───── Records supplied

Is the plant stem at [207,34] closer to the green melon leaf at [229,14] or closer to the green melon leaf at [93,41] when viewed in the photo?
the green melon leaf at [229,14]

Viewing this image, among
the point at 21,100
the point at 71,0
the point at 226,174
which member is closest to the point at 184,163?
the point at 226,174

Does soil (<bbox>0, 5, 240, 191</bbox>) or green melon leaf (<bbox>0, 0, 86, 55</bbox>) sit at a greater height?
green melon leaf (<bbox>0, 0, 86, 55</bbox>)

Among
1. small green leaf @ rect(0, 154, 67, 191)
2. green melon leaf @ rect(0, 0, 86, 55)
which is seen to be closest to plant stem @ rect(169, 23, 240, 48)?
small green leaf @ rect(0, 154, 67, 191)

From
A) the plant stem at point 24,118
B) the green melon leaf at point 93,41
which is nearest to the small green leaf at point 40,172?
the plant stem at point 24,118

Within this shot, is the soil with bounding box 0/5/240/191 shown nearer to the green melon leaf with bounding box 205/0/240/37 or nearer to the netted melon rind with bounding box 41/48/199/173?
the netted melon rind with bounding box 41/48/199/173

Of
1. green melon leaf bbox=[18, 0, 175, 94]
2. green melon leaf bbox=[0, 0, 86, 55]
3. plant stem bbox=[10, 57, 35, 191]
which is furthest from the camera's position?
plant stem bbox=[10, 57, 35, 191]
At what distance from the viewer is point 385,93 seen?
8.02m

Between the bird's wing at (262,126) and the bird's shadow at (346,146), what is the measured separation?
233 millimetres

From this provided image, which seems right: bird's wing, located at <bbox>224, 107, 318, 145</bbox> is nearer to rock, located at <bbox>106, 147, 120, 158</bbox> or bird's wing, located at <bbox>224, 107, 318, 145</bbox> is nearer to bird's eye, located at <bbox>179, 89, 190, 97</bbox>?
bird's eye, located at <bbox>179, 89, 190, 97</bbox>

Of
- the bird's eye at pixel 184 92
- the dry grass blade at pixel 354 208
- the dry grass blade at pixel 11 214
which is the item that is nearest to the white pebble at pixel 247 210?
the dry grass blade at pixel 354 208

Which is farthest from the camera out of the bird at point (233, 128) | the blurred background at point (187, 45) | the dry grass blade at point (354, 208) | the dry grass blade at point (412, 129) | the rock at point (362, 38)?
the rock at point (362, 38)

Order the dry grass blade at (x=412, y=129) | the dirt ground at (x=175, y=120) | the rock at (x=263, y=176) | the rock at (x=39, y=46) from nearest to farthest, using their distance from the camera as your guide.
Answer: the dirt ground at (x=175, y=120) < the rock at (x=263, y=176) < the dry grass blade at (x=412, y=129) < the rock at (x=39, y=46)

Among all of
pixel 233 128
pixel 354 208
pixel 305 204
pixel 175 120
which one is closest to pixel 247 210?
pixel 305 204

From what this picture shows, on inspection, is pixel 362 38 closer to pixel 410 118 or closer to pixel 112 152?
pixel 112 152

──────────

Arrange the data above as a two-column CSV with the headers text and answer, starting at the line that has "At what distance" and stopping after the line that has "Answer: the dirt". Put each text and its answer on one row, in quoted fields, with line breaks turned into spaces.

text,answer
"At what distance from the viewer is point 385,93 seen?","8.02m"
"Between the bird's wing at (262,126) and the bird's shadow at (346,146), what is the measured separation?","233 millimetres"
"From this provided image, which seems right: bird's wing, located at <bbox>224, 107, 318, 145</bbox> is nearer to rock, located at <bbox>106, 147, 120, 158</bbox> or bird's wing, located at <bbox>224, 107, 318, 145</bbox> is nearer to bird's eye, located at <bbox>179, 89, 190, 97</bbox>?","bird's eye, located at <bbox>179, 89, 190, 97</bbox>"
"Of - the bird's eye at pixel 184 92 - the dry grass blade at pixel 354 208 - the dry grass blade at pixel 11 214 which is the item that is nearest to the white pebble at pixel 247 210?","the dry grass blade at pixel 354 208"
"Which is farthest from the camera out of the bird at point (233, 128) | the blurred background at point (187, 45) | the dry grass blade at point (354, 208) | the dry grass blade at point (412, 129) | the rock at point (362, 38)?","the rock at point (362, 38)"
"Order the dry grass blade at (x=412, y=129) | the dirt ground at (x=175, y=120) | the rock at (x=263, y=176) | the rock at (x=39, y=46) from nearest to farthest, using their distance from the camera as your guide. Answer:","the dirt ground at (x=175, y=120) < the rock at (x=263, y=176) < the dry grass blade at (x=412, y=129) < the rock at (x=39, y=46)"